Awards! 1st Annual Games Journalism Award

The New York Videogame Critics Circle is proud to present its first Games Journalism Award, to be conferred upon one journalist or critic for distinguished contributions to the field during the voting year. The winner will be announced on the evening of February 9th, 2016 as part of the 5th Annual New York Game Awards which will be held at Villain in Brooklyn, NY.

The Games Journalism Award is intended to serve as an affirmation of the value of games journalism, and as a denouement for the hard work and creativity demonstrated by the journalistic and critical community throughout the year.

The selected journalist will have best demonstrated traditional journalistic values, including–but not limited to–work that illuminates, contextualizes, entertains, exhibits lucid writing, sound reasoning, wit, integrity, et alia.

The Short List

Jon Bois

Bois has shown a unique flair for finding humor and pathos (and a deep well of existential horror) in the expressions and flounderings of athletes’ digital likenesses. It wouldn’t have been unreasonable to expect that formula to wear thin in another season of his flagship series, Breaking Madden. But Bois answered that challenge by mining even deeper into the game’s subsystems, and surfacing with stories worth the effort.

See: Breaking Madden: I Open Up My Wallet And It’s Full of Blood

Ian Danskin

Any listener of This American Life should feel right at home with Danskin’s meticulous presentation. It’s certainly on display in his comprehensive explainer Why Are You So Angry, but the catchall style proves well-suited to Danskin’s diverse areas of inquiry and criticism–making a discussion of cultivation theory as digestible as a discussion of Call of Duty.

See: Why Are You So Angry?

Cara Ellison

Ellison’s Embed With… series globetrots the gonzo-lite journalism of a Parts Unknown episode around a central axis of videogames, capturing local scenes with writing’s equivalent of a wide angle lens. Ellison shows herself here to be an inquisitive and wistful observer of culture, restoring to games their sense of place that’s been missing since the arcade’s decline.

See: Embed With…Singapore

Will Partin

What a game actually purports to be about is only one narrow band in the spectrum of its own meaning. Partin’s sprawling review of Prison Architect refuses to restrict itself to the former, and—as is proving typical for his criticism—instead spreads out to interpret in expert fashion the various subtexts, symbols, and histories coded into a little game about incarceration.

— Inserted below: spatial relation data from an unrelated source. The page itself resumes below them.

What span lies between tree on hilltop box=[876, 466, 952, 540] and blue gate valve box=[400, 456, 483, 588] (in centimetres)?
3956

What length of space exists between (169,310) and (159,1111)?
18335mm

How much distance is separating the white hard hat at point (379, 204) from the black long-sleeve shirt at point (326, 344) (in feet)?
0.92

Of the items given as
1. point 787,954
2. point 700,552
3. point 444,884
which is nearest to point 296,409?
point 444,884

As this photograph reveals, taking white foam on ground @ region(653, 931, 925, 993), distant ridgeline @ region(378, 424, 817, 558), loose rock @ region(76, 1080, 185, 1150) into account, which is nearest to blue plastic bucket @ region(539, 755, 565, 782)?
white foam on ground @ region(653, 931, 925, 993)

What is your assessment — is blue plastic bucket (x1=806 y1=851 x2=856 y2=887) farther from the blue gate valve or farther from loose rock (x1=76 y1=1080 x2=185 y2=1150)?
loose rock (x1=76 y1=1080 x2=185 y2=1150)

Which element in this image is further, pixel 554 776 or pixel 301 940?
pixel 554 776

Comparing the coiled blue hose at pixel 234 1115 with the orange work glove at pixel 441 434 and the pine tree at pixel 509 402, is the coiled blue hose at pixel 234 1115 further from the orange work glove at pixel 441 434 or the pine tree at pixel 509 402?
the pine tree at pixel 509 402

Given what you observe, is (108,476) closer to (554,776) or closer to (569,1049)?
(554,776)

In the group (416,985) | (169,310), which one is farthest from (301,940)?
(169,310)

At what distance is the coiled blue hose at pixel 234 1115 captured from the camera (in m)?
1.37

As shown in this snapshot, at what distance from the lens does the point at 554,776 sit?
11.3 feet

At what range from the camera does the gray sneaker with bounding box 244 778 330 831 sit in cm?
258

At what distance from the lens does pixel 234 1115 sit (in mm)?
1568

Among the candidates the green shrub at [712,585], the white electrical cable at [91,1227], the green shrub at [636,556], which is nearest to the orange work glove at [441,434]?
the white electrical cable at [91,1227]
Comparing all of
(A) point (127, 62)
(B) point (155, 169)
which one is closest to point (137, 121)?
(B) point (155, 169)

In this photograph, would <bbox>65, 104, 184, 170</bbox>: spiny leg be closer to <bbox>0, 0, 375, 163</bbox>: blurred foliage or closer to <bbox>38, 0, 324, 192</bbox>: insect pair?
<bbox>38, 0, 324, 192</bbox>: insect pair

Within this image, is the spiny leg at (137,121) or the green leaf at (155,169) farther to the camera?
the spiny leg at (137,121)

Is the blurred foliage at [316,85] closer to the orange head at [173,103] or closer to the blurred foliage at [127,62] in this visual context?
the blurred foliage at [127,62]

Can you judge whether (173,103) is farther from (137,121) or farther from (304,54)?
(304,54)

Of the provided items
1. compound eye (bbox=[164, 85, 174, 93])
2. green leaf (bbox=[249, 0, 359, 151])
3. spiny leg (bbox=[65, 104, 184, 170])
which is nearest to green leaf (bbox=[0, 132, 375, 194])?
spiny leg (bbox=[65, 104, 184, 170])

See: When Prison Is A Game

Rob Zacny

ESports Today has kept stride with a surging competitive gaming scene—no easy task—and it’s doubly impressive that Zacny (with cohost Andrew Groen) has managed to do so while maintaining a benchmark tone that’s both eminently listenable and approachable for those outside of eSports. Zacny also shares duties on the more pensive strategy game podcast Three Moves Ahead, one of the best weekly deep-dives available in audio.

See: ESports Today

Carolyn Petit

Petit has become one of the most proficient practitioners of what Kieron Gillen called the “New Games Journalism,” sourcing inspiration from introspection, and using a sturdy sense of self as a foundation for critical arguments. Few writers have made such compelling cases for videogames’ ability to be personally affecting.

See: The Game is not Yours: Thoughts on The Beginner’s Guide

Christian Donlan

Donlan may be one of the rare critics whose name, appended to a verdict but otherwise bereft of any other context, could have value. But instead he treats his writing like a roguelike, where the attention and respect of his audience must be earned anew at the start of each piece. He frequently begins with a bracing in medias res—in gaming parlance, a sort of randomized spawn. But the path of his text reliably leads to a worthy destination.

See: 80 Days Review

The award is being administered in accordance with the following guidelines:

▫ The award is made available to anyone who has created a journalistic work on the topic of video games during the awards year

▫ Eligible works include, but are not necessarily limited to: Features, Editorials, Criticism, News Reports, Reviews, & Previews

▫ Written, audio, illustrative, and video works are eligible

▫ Circle members will be ineligible for the award

▫ Staff at sites represented in the Critics Circle will be ineligible for the award

▫ No prize (financial or otherwise) will be associated with the award beyond the New York Game Awards Trophy

▫ No sponsorship will be associated with the award

▫ Circle members are expected to vote solely in accordance with the award’s principles.